EVWire brief: BYD started production at its Camaçari plant in Bahia, Brazil, its first EV assembly facility outside China. The site’s inaugural build was a Dolphin Mini city car (called Seagull in China). It is currently a semi-knock-down (SKD) factory capable of producing 150,000 BEVs and PHEVs per year.

Context:
BYD has nearly single-handedly pushed Brazil into the EV future in the past years: our EV sales tracking has shown that EV sales in Brazil grew a massive 219.1% year over year in 2024, after growing 136.8% in 2023. This led to 61,615 EVs sold in 2024. There is, of course, plenty of room still to go with a 2.48% EV market share last year.
That also means Brazil took the win for the highest EV sales growth in the world last year:

Now, in May 2025, 6,969 BEVs were registered (another all time record) in Brazil, growing 35% YoY. BYD’s role in that is clear. 5,596 of these BEVs, or 80.3%, were sold by BYD. Volvo came in second place with 514 sales (7.4%).
BYD bought the previously Ford owned ICE plant for R$300 million ($55M) in March 2024 and plans a total of R$5.5 billion (about $1B) in investments, with R$1.4 billion already invested.

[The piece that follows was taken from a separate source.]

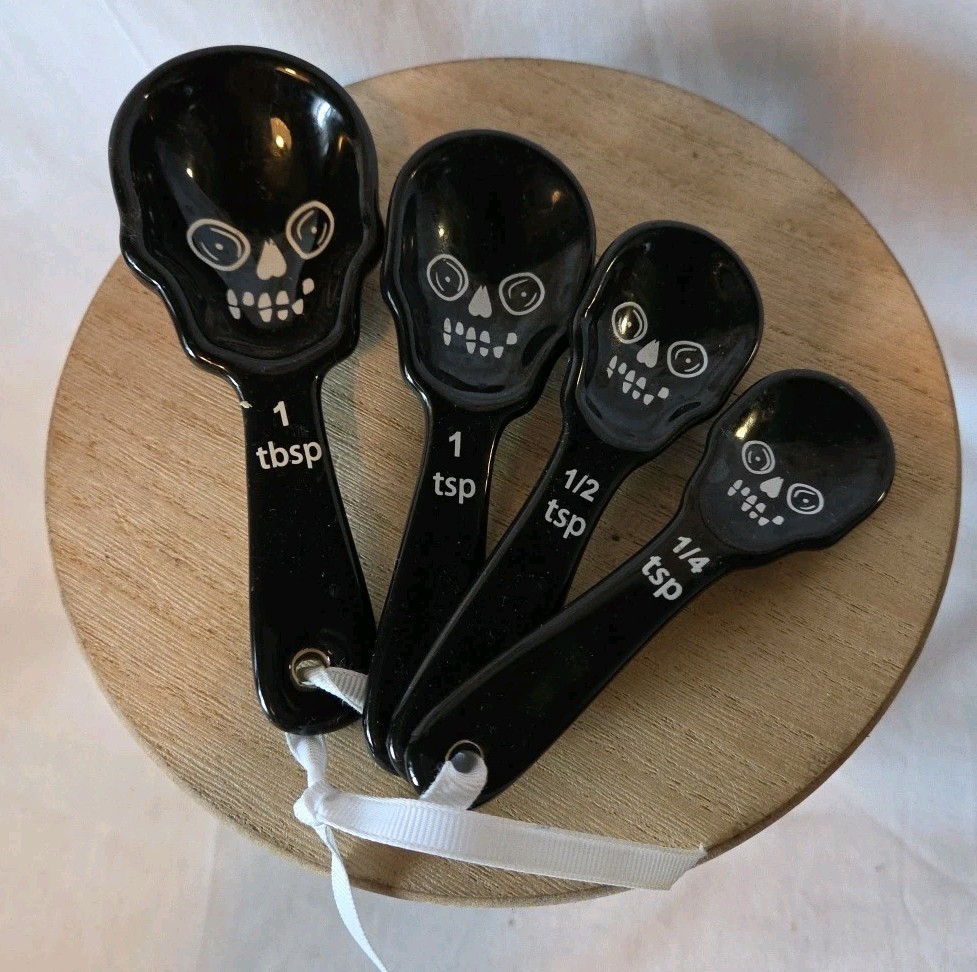 Crate & Barrel X Patch NYC 4-Piece Skull Measuring Spoon Set 1/4 TSP to 1 TBSP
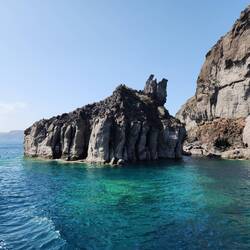 Sailing back to Fira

The industrial complex. Source: BYD
The timing of this factory isn’t a surprise either: Brazil is raising import tariffs on EVs to 25% and on PHEVs to 28%. BYD is currently seeking a lower 10% rate for SKD kits and plans to produce domestically later (no exact date yet).
Reconstruction of the plant from ICE to EV production took 16 months and now spans 26 warehouses plus a test track. Local suppliers such as Continental will provide components.
The road to build this plant hasn’t been easy and has some shadows cast over it: in May, prosecutors accused contractors of labour abuses during the plant rebuild, rescuing 220 Chinese workers. The investigation on that is ongoing.

Fun fact — to date, BYD's NEVs have reached over 110 countries and regions.